— Start of DATA FOR PROCESSING —
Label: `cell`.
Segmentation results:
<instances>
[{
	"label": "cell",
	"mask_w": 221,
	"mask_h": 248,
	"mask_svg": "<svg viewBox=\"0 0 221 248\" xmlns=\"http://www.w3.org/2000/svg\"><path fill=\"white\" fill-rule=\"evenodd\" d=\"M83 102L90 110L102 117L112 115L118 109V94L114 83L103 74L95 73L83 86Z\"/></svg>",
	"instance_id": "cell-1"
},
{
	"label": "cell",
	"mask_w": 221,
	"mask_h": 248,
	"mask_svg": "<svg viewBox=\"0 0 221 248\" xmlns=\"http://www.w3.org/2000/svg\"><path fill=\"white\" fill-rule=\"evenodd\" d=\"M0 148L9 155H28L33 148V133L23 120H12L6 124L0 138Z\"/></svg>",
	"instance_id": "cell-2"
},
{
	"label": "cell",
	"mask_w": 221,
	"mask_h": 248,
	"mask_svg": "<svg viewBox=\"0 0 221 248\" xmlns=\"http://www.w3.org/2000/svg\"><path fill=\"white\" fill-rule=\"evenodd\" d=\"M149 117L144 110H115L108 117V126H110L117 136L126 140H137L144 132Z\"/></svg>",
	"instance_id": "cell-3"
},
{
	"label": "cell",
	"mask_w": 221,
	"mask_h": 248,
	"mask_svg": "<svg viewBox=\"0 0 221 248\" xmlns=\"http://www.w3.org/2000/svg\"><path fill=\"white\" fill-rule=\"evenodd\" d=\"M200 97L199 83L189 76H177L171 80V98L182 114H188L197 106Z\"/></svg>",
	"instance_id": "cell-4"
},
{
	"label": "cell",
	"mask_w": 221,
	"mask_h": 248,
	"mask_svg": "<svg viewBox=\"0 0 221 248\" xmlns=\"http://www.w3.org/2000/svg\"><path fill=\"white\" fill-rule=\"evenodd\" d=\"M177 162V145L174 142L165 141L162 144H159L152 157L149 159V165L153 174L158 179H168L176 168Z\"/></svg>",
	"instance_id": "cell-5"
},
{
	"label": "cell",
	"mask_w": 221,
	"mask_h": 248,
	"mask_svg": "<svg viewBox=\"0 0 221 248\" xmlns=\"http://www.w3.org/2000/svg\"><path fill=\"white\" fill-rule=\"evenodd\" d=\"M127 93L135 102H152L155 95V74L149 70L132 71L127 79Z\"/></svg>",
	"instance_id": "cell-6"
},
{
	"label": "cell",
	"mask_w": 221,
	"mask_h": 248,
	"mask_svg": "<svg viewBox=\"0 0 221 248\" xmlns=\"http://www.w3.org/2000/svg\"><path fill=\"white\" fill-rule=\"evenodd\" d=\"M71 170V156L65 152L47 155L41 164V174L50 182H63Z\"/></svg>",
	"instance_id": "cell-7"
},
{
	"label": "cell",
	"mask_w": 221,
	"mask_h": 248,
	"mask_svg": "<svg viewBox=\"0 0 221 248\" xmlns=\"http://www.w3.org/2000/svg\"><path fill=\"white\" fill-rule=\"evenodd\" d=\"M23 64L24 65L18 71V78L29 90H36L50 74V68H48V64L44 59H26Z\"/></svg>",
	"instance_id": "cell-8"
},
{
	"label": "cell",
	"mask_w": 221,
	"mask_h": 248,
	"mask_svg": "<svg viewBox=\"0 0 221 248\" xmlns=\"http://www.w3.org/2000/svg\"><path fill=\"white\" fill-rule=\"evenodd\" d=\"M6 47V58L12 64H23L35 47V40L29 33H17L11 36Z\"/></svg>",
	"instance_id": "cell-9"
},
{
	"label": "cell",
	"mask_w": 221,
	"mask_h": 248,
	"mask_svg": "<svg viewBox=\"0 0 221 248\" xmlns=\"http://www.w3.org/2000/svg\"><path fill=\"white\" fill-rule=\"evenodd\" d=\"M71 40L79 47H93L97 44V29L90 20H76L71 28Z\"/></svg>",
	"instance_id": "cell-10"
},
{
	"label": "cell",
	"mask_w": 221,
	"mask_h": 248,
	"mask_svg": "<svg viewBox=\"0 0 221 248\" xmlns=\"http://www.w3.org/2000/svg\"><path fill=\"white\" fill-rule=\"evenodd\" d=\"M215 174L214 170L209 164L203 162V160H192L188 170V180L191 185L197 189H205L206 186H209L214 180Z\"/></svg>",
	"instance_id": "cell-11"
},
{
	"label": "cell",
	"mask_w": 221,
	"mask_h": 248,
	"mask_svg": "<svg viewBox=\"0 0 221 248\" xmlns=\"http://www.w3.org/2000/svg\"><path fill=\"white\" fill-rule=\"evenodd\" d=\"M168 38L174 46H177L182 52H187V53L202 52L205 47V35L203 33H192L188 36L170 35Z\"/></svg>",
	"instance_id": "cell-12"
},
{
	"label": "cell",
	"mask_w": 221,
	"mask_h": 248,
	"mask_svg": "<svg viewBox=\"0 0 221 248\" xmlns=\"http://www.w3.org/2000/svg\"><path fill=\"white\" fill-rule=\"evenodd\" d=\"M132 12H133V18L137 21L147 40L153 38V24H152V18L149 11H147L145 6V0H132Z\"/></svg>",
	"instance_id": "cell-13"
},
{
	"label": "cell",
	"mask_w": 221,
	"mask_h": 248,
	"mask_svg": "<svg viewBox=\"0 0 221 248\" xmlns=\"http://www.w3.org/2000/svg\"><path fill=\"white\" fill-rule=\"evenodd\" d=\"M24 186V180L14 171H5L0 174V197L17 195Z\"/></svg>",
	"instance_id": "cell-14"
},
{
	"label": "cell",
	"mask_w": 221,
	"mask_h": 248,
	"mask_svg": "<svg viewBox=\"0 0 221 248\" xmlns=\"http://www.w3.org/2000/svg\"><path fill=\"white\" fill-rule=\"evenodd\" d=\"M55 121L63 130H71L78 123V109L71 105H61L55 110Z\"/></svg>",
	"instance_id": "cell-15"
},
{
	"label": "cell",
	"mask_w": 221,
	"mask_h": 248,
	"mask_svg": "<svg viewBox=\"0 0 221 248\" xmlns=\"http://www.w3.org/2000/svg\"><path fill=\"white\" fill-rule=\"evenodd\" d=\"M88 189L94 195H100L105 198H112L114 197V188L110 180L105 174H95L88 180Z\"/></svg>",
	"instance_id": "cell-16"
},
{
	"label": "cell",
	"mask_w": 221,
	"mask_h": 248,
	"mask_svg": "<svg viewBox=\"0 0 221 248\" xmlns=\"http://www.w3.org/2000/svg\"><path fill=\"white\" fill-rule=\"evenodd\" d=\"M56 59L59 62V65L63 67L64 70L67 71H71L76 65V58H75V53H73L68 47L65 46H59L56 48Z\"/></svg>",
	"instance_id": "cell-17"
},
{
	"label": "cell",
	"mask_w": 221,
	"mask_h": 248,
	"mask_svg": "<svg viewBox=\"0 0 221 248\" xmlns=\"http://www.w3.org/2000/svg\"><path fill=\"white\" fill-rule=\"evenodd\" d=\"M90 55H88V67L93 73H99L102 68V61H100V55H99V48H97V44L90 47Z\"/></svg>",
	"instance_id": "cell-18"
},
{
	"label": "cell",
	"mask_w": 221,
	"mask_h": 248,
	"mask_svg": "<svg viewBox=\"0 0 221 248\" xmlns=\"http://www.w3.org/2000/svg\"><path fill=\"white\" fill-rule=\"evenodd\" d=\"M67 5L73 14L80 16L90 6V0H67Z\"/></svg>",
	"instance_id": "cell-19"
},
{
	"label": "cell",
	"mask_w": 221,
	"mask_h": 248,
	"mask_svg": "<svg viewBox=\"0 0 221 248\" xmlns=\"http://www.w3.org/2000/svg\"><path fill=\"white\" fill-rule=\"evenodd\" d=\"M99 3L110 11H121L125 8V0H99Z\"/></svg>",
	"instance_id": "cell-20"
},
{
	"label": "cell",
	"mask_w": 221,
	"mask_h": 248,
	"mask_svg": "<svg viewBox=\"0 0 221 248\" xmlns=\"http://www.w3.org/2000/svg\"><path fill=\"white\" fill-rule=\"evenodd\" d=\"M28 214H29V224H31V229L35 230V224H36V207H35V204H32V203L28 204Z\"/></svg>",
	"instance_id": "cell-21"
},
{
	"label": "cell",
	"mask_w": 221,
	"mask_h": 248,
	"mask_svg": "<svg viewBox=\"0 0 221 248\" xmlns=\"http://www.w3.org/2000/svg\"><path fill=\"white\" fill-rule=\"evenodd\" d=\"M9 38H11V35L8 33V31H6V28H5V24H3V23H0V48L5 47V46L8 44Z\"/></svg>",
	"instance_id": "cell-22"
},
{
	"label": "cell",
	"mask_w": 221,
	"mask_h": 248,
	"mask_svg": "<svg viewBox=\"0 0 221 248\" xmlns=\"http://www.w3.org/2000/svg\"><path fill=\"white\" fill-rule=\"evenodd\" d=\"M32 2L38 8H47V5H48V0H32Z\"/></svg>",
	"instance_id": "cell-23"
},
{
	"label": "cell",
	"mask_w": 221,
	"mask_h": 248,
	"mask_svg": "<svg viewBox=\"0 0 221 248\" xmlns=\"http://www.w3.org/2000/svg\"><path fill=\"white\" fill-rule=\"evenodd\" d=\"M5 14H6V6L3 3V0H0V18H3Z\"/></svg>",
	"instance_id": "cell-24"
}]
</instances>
— End of DATA FOR PROCESSING —
AIM: Extract the lines of the listing from its first line through the line containing "102L90 110L102 117L112", including both of these lines.

RESPONSE TO THE EXERCISE:
Label: `cell`.
Segmentation results:
<instances>
[{
	"label": "cell",
	"mask_w": 221,
	"mask_h": 248,
	"mask_svg": "<svg viewBox=\"0 0 221 248\" xmlns=\"http://www.w3.org/2000/svg\"><path fill=\"white\" fill-rule=\"evenodd\" d=\"M83 102L90 110L102 117L112 115L118 109V94L114 83L103 74L95 73L83 86Z\"/></svg>",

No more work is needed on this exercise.